Mas o maior número de vulnerabilidades reportadas – 367 – são relativas a sites e infraestruturas russas. Aqui o objetivo é claro – mostrar os pontos nos quais o inimigo está mais vulnerável e atacá-lo. Não são os hackers que descobrem as vulnerabilidades, nem a equipa da HackenProof, quem faz esse trabalho. Toda a informação que seja valiosa em termos ofensivos é passada ao exército e ao ciberexército ucraniano, o IT Army of Ukraine, para que depois possam conduzir as suas operações.
“Nós não temos hackers para aceder aos sistemas, mas se eles souberem algo que pode ajudar, podem partilhá-lo. Criámos um canal [no Telegram] para revelar vulnerabilidades que podem ajudar a Ucrânia a combater a propaganda russa”, conta.
A executiva ucraniana não revela detalhes sobre a tipologia das vulnerabilidades que têm sido encontradas e reportadas – tanto do lado defensivo, como do lado ofensivo –, mas confirma que já foram feitos alguns acessos a bancos de dados de e-mails, que vão ser usados para comunicar aos utilizadores russos o que realmente está a acontecer na Ucrânia.
A Yevheniia chegam também muitas mensagens de pessoas que dizem os conhecimentos técnicos que têm e que perguntam de que forma podem ajudar. Os programas da HackenProof diretamente relacionados com a guerra na Ucrânia receberam inclusive o apoio público de duas das maiores plataformas de caça ao bug do mundo, a HackerOne e a BugCrowd. “Neste conflito todos percebem quem é o bandido”, sentencia.
Uma guerra longe de todos os olhares
“Só vemos cerca de 20% do que se passa em termos de ciberguerra. Nas atividades ‘ciber’, se quiseres algo, deve ser silencioso”, explica a CEO da HackenProof sobre o porquê de ainda não existirem relatos de ataques informáticos com consequências altamente destrutivas no funcionamento de serviços críticos.
Mas basta abrir o Telegram e juntar-se aos grupos certos para perceber que há muito mais a acontecer – como conta Yevheniia Broshevan, há de tudo um pouco, desde grupos criados por russos para espalhar desinformação a grupos criados por ucranianos para executarem ataques distribuídos de negação de serviço (DDoS) contra alvos russos. “Toda a guerra está no Telegram”, resume. “Estamos online sem parar, a verificar notícias, todos os grupos, toda a coordenação e a tentar ajudar tanto quanto podemos”, acrescenta.
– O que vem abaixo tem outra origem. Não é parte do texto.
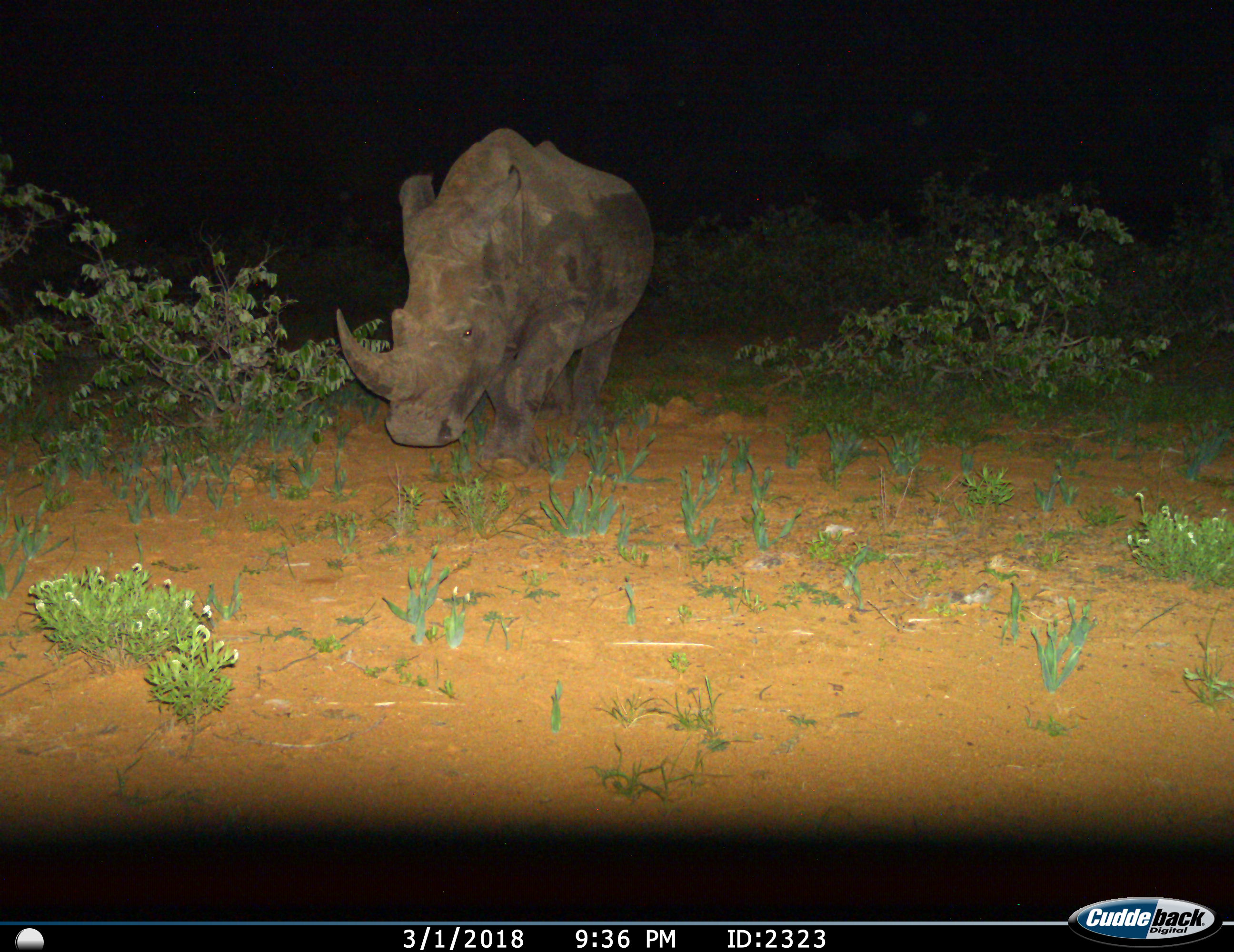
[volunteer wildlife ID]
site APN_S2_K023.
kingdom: Animalia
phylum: Chordata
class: Mammalia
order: Perissodactyla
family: Rhinocerotidae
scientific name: Rhinocerotidae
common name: unknown rhinoceros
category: rhinocerosunknown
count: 1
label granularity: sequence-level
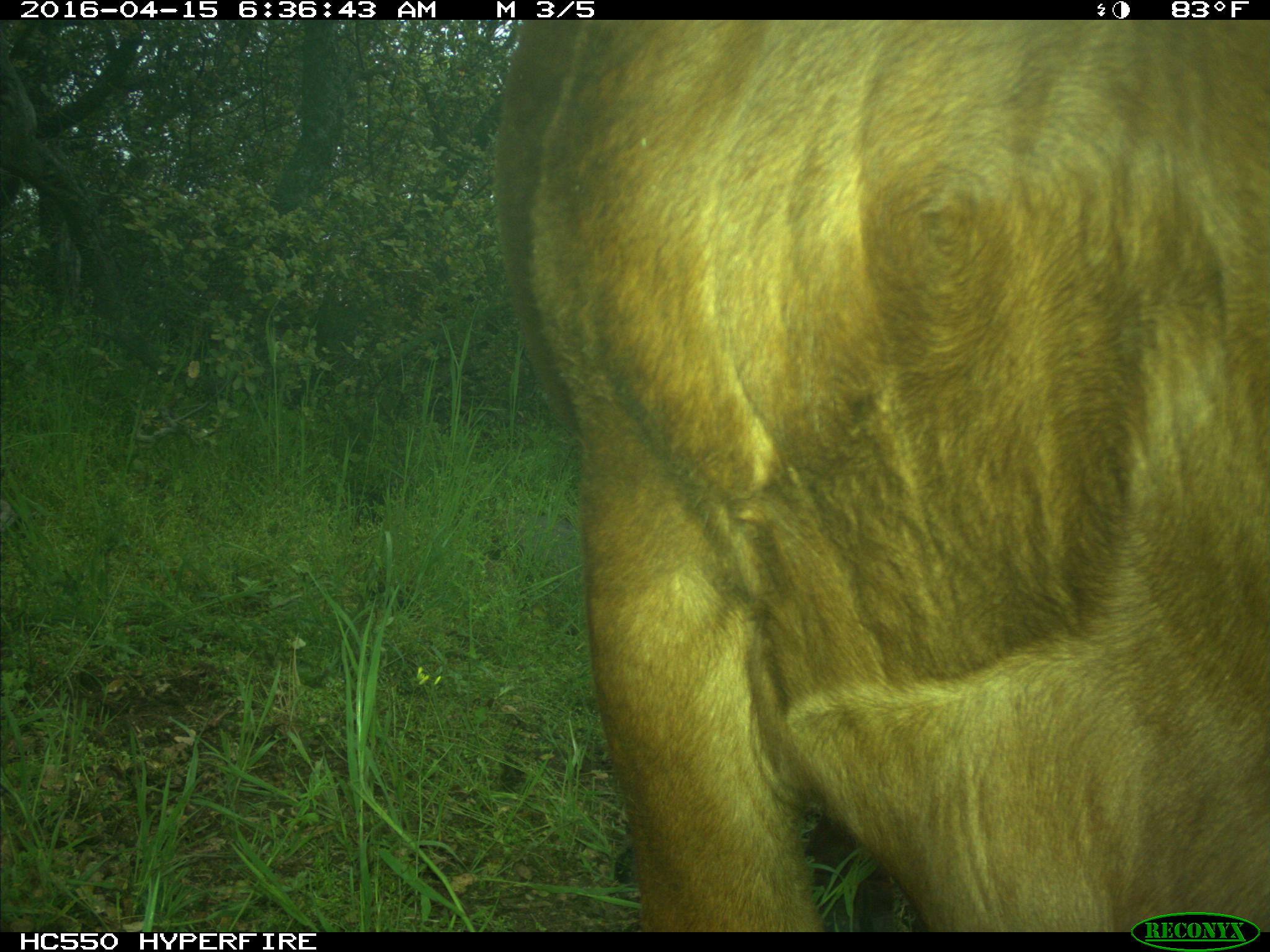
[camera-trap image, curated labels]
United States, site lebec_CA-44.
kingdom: Animalia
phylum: Chordata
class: Mammalia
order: Artiodactyla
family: Bovidae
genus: Bos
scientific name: Bos taurus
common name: domestic cow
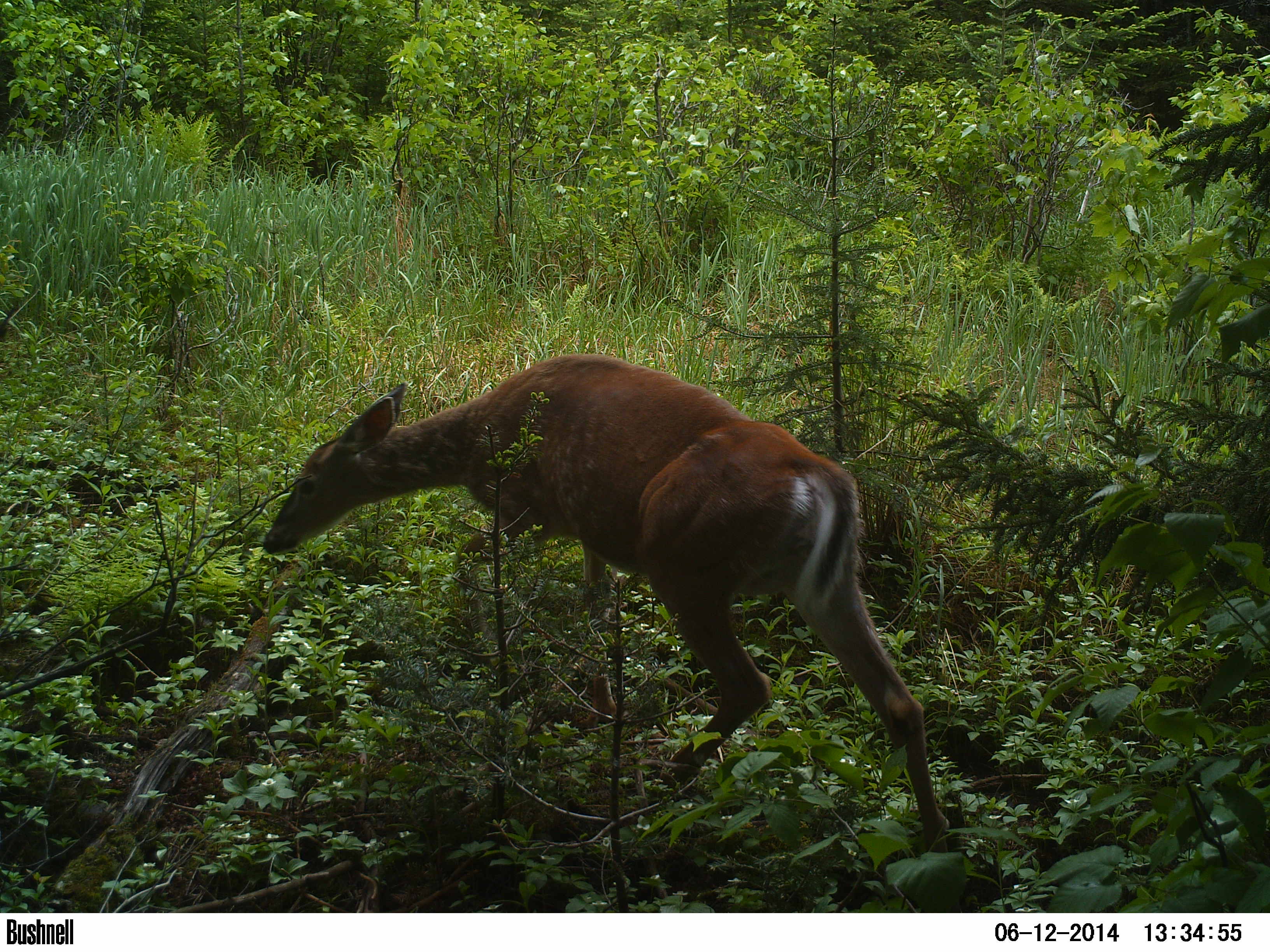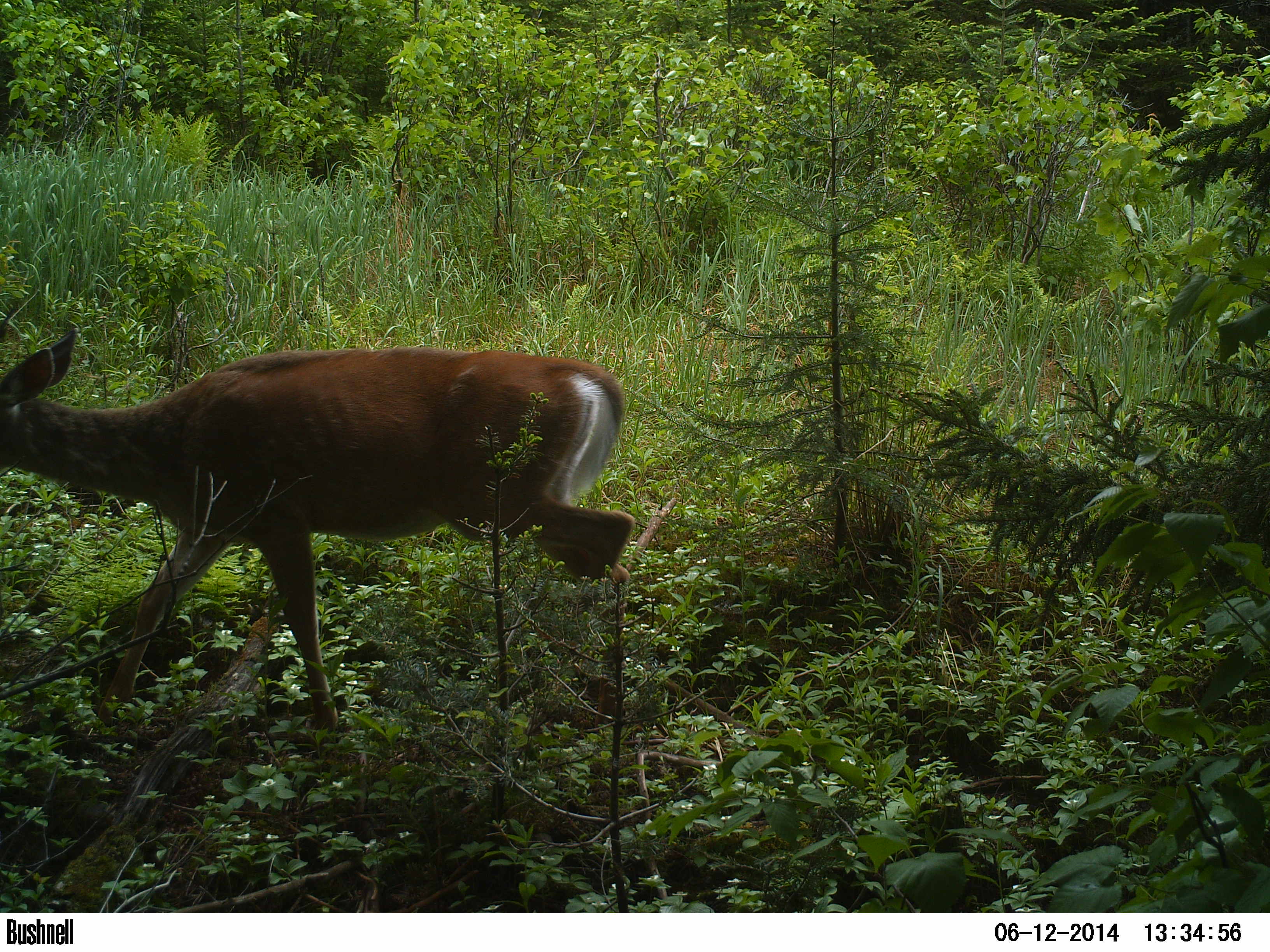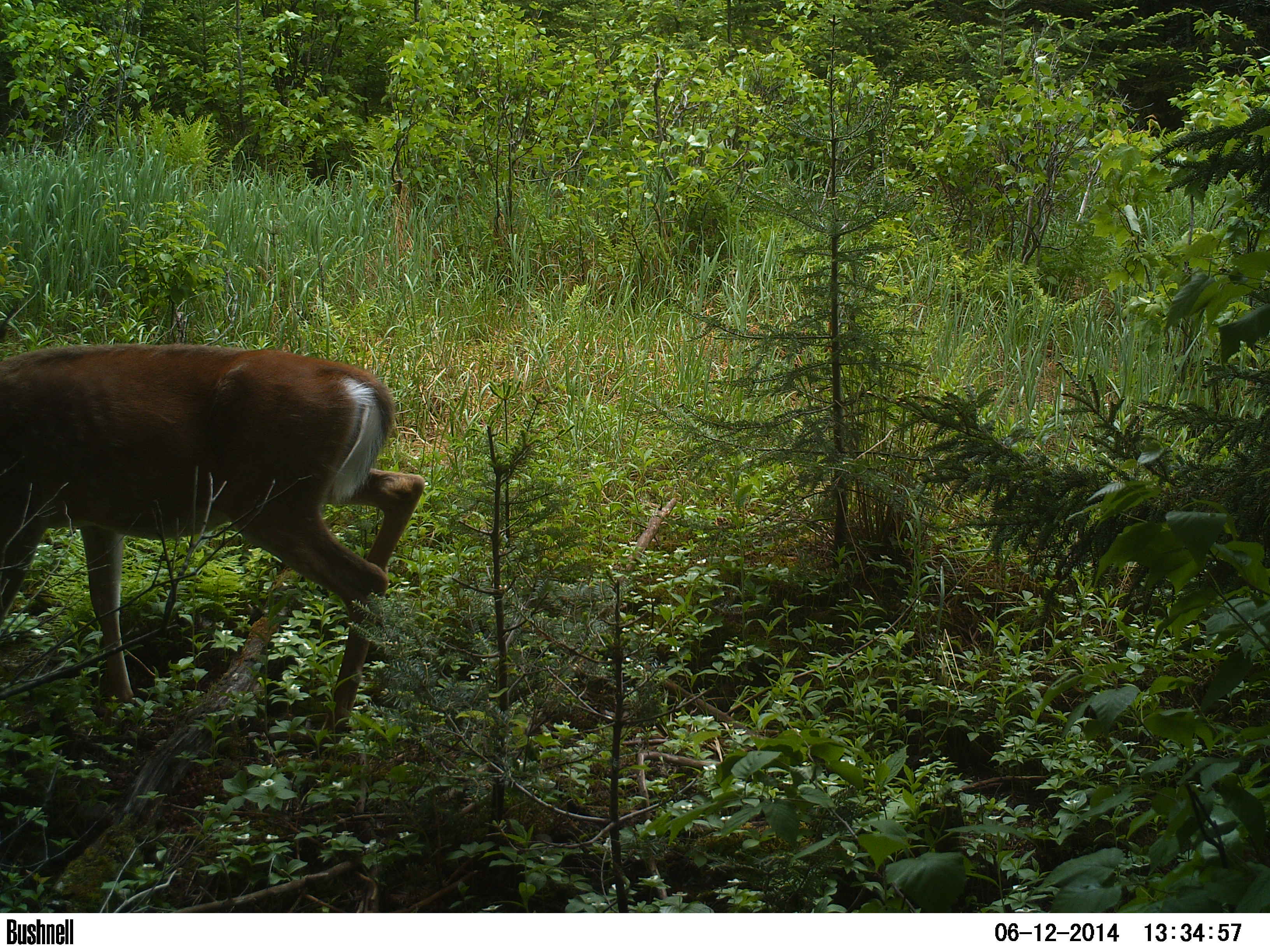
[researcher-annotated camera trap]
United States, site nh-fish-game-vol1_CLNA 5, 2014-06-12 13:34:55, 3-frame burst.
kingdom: Animalia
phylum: Chordata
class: Mammalia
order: Artiodactyla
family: Cervidae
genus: Odocoileus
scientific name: Odocoileus virginianus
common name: white-tailed deer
Além do trabalho constante para que a Ucrânia possa ganhar alguma vantagem na guerra que a Rússia insiste em manter, os elementos da HackenProof estão sempre em alerta para o desenrolar dos acontecimentos no seu país. “Estás sempre a verificar onde são os bombardeamentos, todos querem tomar conta das famílias que ficaram na Ucrânia e estás sempre a ver as notícias e à espera de que não seja na tua cidade. E que os teus amigos e família estejam seguros”, sublinha a jovem ucraniana.
Perante a incerteza da guerra, Yevheniia só tem uma certeza: “Vamos continuar a proteger os nossos websites e a ajudar o nosso governo, os nossos grupos e o IT Army com os nossos conhecimentos”.